Start of PASSAGE SHOWN

Mom, son fight cancer together, find 'new normal'
For the Perry family, Christmas this year will be a little different.
The festivities will not be held at grandma's house, or at home in Nashua, N.H., but in a hospital room where Owen Perry, 12, is receiving treatment for acute myeloid leukemia.
By the middle of January, Owen, a 7th grader with a fondness for practical jokes, will have completed his fourth and final round of chemotherapy. With his doctor's permission, Owen will return home, where the family plans to celebrate a second Christmas by cooking a big feast and opening more presents.
"We'll make a new tradition for just this year," his mother Karen told TODAY.com.
That celebration will also mark an important moment for Karen. In July, a few months before her son was diagnosed with leukemia, Karen, 48, was told that she had ovarian cancer. She has just finished 18 weeks of chemotherapy.
Related: Mom, daughter face double cancer diagnosis together
Though Karen must wait three months to learn whether her cancer is in remission, Owen's expected return home in January will finally bring the family of four together under one roof again for the first time in several months.
Karen and her husband Brian, 48, have taken turns driving an hour every day to stay with Owen at the Dana-Farber/Boston Children's Cancer and Blood Disorders Center, where he is receiving in-patient treatment.
"Everything has basically been turned upside down," said Brian. That includes the life of the couple's 13-year-old daughter Julia, who has sometimes stayed with friends and family when Brian and Karen couldn't be home.
There are many things the family, whose story was first reported by the Nashua Telegraph, misses about their lives before cancer. Owen wishes he could play more video games, eat lunch with his friends at school, and get back on the basketball court with his team. Karen longs to play golf and join her friends for a girls' night out. Brian would love for the family to gather around the dinner table again.

End of PASSAGE SHOWN

__WORK ORDER 1__:
Repeat the part of the article about the Perry family starting with "By the middle" and going on through "opening more presents.".
__WORK ORDER 2__:
In the article about the Perry family, where is Owen receiving his in-patient treatment?

Start of GIVEN RECORDS

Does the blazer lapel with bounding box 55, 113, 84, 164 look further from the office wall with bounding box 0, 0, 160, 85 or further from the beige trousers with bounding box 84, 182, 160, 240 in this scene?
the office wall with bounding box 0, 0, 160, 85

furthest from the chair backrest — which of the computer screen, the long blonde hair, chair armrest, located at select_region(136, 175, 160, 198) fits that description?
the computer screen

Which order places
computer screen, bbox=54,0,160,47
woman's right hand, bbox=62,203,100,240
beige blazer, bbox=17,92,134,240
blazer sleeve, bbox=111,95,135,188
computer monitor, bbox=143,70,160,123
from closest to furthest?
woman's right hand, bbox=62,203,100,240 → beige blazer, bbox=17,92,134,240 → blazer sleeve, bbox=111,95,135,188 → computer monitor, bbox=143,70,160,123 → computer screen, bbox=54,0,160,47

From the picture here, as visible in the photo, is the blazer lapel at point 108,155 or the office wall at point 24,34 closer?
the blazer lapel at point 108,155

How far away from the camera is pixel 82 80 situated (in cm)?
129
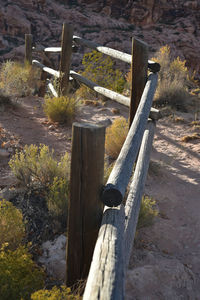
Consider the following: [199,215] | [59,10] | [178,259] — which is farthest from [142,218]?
[59,10]

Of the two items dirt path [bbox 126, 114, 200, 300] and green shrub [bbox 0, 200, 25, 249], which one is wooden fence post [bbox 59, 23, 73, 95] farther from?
green shrub [bbox 0, 200, 25, 249]

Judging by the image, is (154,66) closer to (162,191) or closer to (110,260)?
(162,191)

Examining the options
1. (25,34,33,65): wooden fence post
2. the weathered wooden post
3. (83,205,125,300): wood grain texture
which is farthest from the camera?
(25,34,33,65): wooden fence post

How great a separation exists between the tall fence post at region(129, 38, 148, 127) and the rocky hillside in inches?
506

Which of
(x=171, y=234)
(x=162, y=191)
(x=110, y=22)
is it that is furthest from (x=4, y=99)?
(x=110, y=22)

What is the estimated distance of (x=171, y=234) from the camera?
2.68 metres

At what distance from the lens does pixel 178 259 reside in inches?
89.3

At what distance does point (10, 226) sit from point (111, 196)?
0.84 metres

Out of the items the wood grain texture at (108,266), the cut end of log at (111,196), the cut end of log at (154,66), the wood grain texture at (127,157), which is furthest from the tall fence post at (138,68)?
the wood grain texture at (108,266)

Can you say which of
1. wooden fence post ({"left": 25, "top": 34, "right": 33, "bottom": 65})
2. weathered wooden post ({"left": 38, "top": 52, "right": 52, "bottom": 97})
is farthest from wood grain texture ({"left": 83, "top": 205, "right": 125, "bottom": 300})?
wooden fence post ({"left": 25, "top": 34, "right": 33, "bottom": 65})

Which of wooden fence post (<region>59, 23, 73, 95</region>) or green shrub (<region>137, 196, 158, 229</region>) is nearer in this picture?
green shrub (<region>137, 196, 158, 229</region>)

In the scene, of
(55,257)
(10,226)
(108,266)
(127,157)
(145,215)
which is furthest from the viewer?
(145,215)

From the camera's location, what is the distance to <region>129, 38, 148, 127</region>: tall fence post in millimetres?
3105

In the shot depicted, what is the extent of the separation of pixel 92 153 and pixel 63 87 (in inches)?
161
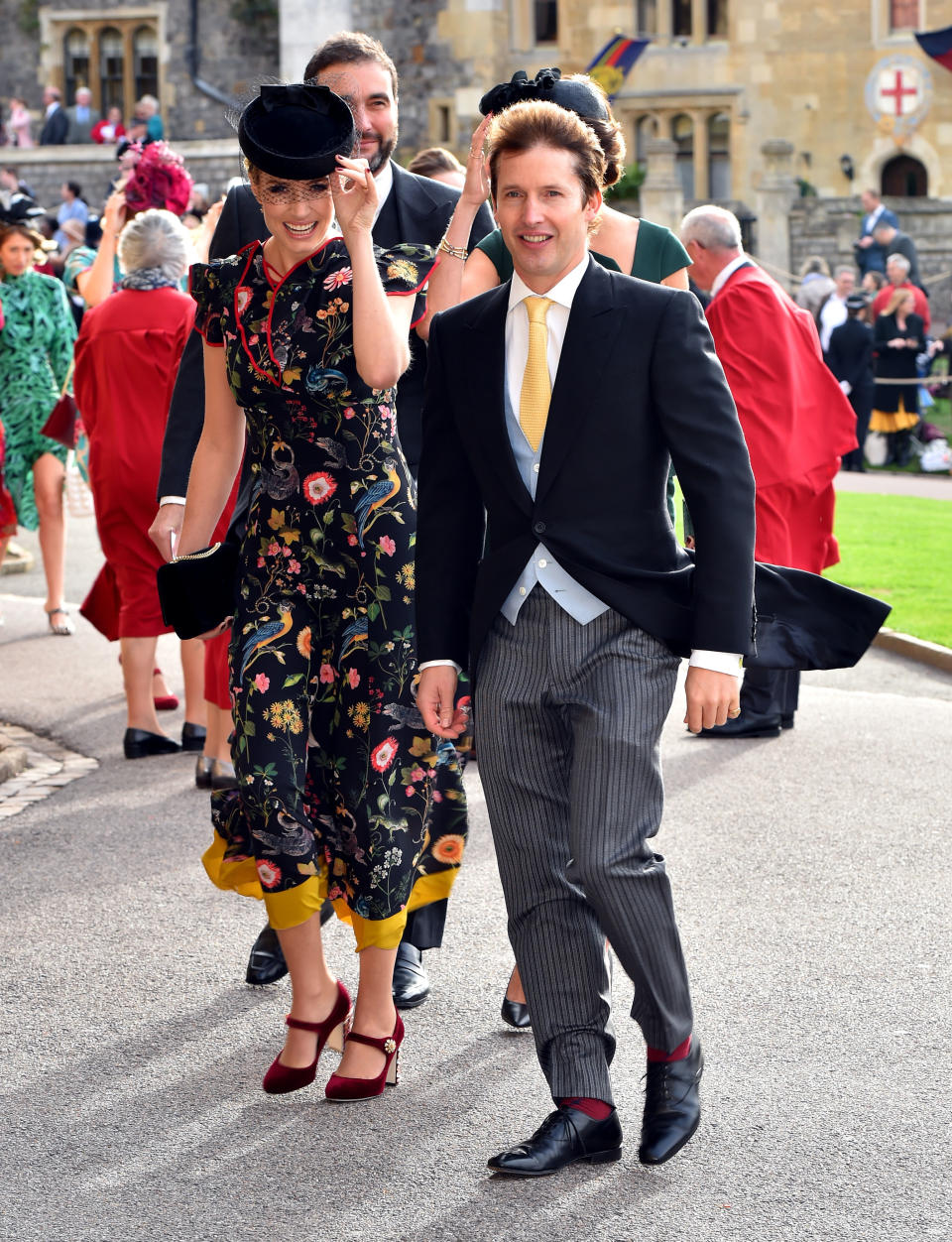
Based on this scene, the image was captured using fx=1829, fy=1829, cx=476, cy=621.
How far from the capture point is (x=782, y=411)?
7969 mm

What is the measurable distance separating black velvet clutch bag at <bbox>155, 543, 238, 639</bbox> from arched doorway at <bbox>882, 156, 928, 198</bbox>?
126 feet

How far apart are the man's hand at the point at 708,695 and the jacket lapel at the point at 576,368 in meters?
0.46

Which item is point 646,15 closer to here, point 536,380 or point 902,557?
point 902,557

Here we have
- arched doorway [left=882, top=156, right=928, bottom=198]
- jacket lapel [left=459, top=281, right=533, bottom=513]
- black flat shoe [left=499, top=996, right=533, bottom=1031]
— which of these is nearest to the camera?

End of GIVEN RECORDS

__EXERCISE ANSWER 1__:
By the middle of January, Owen, a 7th grader with a fondness for practical jokes, will have completed his fourth and final round of chemotherapy. With his doctor's permission, Owen will return home, where the family plans to celebrate a second Christmas by cooking a big feast and opening more presents.

__EXERCISE ANSWER 2__:
He is receiving it at the Dana-Farber/Boston Children's Cancer and Blood Disorders Center.